━━━ Given passage

The Transmission Electron Microscope (TEM) is a very important tool for many aspects of science. A biologist might use a TEM to study the membrane of a subcellular organelle and the chemist might use it to identify a crystalline substance. TEM images are created using electrons instead of the photons of light we use to see the normal world around us, or even the microscopic world as seen through the familiar light microscope. Electrons are often more useful than photons for imaging because they can travel at shorter wavelengths than light. This permits magnification and imaging of a specimen by electrons up to 800 times greater than the best light microscope. The theoretical limit of magnification with the resolution of light microscopy is about 2,000X whereas a high quality TEM can magnify and resolve a specimen greater than 1,500,000X!

TEM is generally used to study ultra-thin sections of specimens, and allows scientists to observe and analyze internal microstructures. These ultra-thin sections are typically 50-60 nanometers which is about one-third thinner than the shortest wavelength of visible light!! Ultra-thin sections are produced using a special sectioning machine equipped with a diamond knife. The most common imaging process begins by passing, or transmitting, a beam of electrons through the ultra-thin section to a detector below the specimen. The specially prepared sections are treated with heavy metal compounds that adhere selectively to the various microstructures of the specimen. The areas with the highest concentrations of heavy metal compounds are more dense than surrounding areas. Therefore, fewer electrons pass through to the detector there, and the area appears darker in the final image. The signal from the detector is processed and displayed on a fluorescent material for observation, recorded on photographic film as a permanent record, or digitally captured for analysis and/or storage.

You can think of this process as standing over a screen with areas of differing mesh sizes, the ultra-thin section of a specimen, and dropping a handful of BBs coated with wet white paint, the electron beam, through the screen onto a piece of black paper, detector. The areas of the black paper that get white paint from the BBs would be a representation of the pattern of mesh openings in the screen.

Other, more specialized, imaging techniques include shadow casting, which means coating specimens having microtopography so that shadows are imaged when the electron beam passes through the specimen. In another technique, crystalline structure can be determined and crystalline substances identified by studying the patterns of electron diffraction when the electron beam passed through an ultra-thin layer of crystals.

Our Zeiss transmission electron microscope with a charge-coupled device (CCD) camera interfaced to a computer workstation provides a comprehensive image collection and analysis capability. This system is interfaced with the Information Technology Services' Network.

━━━━━━
━━━ Dataset excerpts

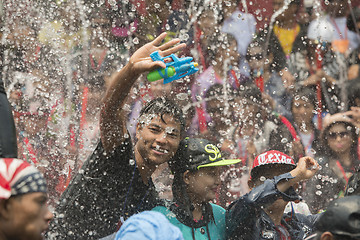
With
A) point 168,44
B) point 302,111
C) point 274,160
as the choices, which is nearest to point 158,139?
point 168,44

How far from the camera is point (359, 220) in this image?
220 centimetres

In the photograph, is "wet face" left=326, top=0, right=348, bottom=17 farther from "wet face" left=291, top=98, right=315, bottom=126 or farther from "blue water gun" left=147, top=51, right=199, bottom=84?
"blue water gun" left=147, top=51, right=199, bottom=84

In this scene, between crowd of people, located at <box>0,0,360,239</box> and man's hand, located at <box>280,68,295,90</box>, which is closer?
crowd of people, located at <box>0,0,360,239</box>

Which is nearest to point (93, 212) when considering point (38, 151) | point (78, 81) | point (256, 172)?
point (256, 172)

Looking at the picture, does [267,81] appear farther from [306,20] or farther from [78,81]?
[78,81]

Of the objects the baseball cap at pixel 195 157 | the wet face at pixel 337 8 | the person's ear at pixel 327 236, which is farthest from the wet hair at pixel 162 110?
the wet face at pixel 337 8

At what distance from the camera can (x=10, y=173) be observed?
179 cm

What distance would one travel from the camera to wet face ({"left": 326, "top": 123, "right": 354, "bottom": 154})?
4824mm

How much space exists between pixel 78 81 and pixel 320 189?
103 inches

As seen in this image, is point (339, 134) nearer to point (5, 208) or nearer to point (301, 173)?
point (301, 173)

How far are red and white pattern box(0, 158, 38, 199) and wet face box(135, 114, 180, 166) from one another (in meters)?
1.18

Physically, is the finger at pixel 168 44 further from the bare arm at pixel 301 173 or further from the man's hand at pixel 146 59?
the bare arm at pixel 301 173

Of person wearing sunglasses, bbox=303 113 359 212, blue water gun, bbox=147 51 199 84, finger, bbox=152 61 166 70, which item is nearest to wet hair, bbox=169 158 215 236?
blue water gun, bbox=147 51 199 84

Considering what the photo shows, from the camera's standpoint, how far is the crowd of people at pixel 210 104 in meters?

━━━━━━

Rewrite the part of the transmission electron microscope text that begins at the words "Other, more specialized, imaging" and stops after "Technology Services' Network.", changing "shadow casting" to "metal shadowing".

Other, more specialized, imaging techniques include metal shadowing, which means coating specimens having microtopography so that shadows are imaged when the electron beam passes through the specimen. In another technique, crystalline structure can be determined and crystalline substances identified by studying the patterns of electron diffraction when the electron beam passed through an ultra-thin layer of crystals.

Our Zeiss transmission electron microscope with a charge-coupled device (CCD) camera interfaced to a computer workstation provides a comprehensive image collection and analysis capability. This system is interfaced with the Information Technology Services' Network.